▸ Work to complete: Among the lines of the material, copy those that hold the string "dates".

◆ ◆ ◆ ◆

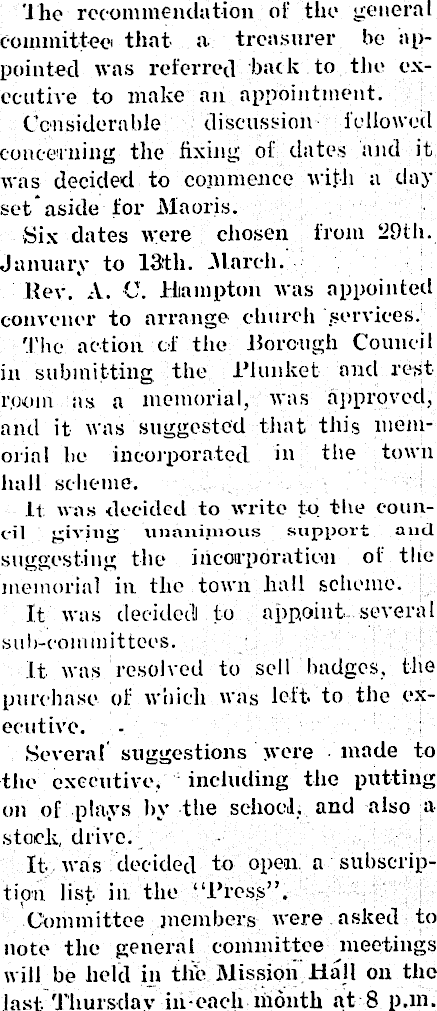 The recommendation of the general committee that a treasurer be appointed was referred back to the executive to make an appointment.

Considerable discussion followed concerning the fixing of dates and it was decided to commence with a day set aside for Maoris.

Six dates were chosen from 29th. January to 13th. March.

Rev. A. C. Hampton was appointed convener to arrange church services.

The action of the Borough Council in submitting the Plunket and rest room as a memorial, was approved, and it was suggested that this memorial be incorporated in the town hall scheme.

It was decided to write to the council giving unanimous support and suggesting the incorporation of the memorial in the town hall scheme.

It was decided to appoint several sub-committees.

It was resolved to sell badges, the purchase of which was left to the executive.

Several suggestions were made to the executive, including the putting on of plays by the school, and also a stock drive.

It was decided to open a subscription list in the "Press".

Committee members were asked to note the general committee meetings will be held in the Mission Hall on the last Thursday in each month at 8 p.m.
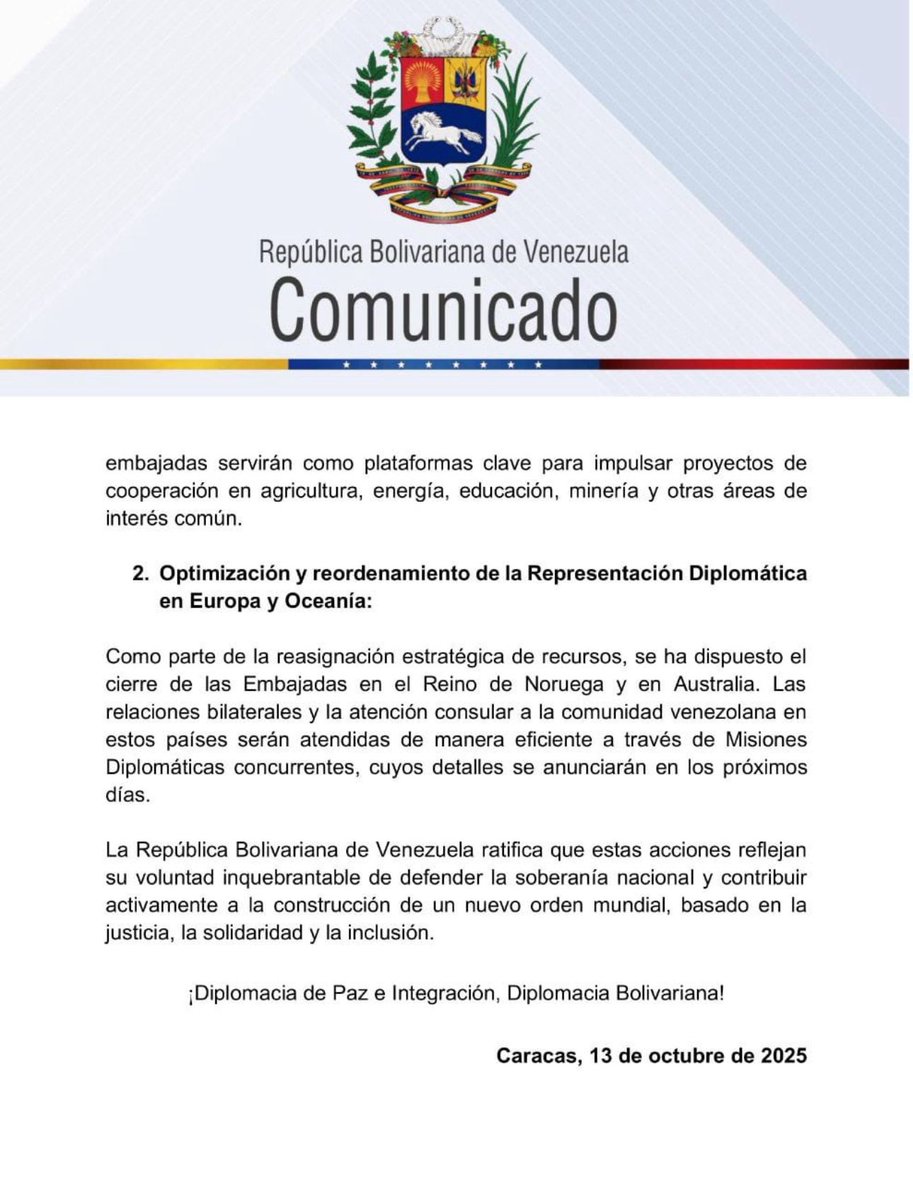 República Bolivariana de Venezuela
Comunicado

embajadas servirán como plataformas clave para impulsar proyectos de cooperación en agricultura, energía, educación, minería y otras áreas de interés común.

2. Optimización y reordenamiento de la Representación Diplomática en Europa y Oceanía:

Como parte de la reasignación estratégica de recursos, se ha dispuesto el cierre de las Embajadas en el Reino de Noruega y en Australia. Las relaciones bilaterales y la atención consular a la comunidad venezolana en estos países serán atendidas de manera eficiente a través de Misiones Diplomáticas concurrentes, cuyos detalles se anunciarán en los próximos días.

La República Bolivariana de Venezuela ratifica que estas acciones reflejan su voluntad inquebrantable de defender la soberanía nacional y contribuir activamente a la construcción de un nuevo orden mundial, basado en la justicia, la solidaridad y la inclusión.

¡Diplomacia de Paz e Integración, Diplomacia Bolivariana!

Caracas, 13 de octubre de 2025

◆ ◆ ◆ ◆

▸ Task answer:
Considerable discussion followed concerning the fixing of dates and it was decided to commence with a day set aside for Maoris.
Six dates were chosen from 29th. January to 13th. March.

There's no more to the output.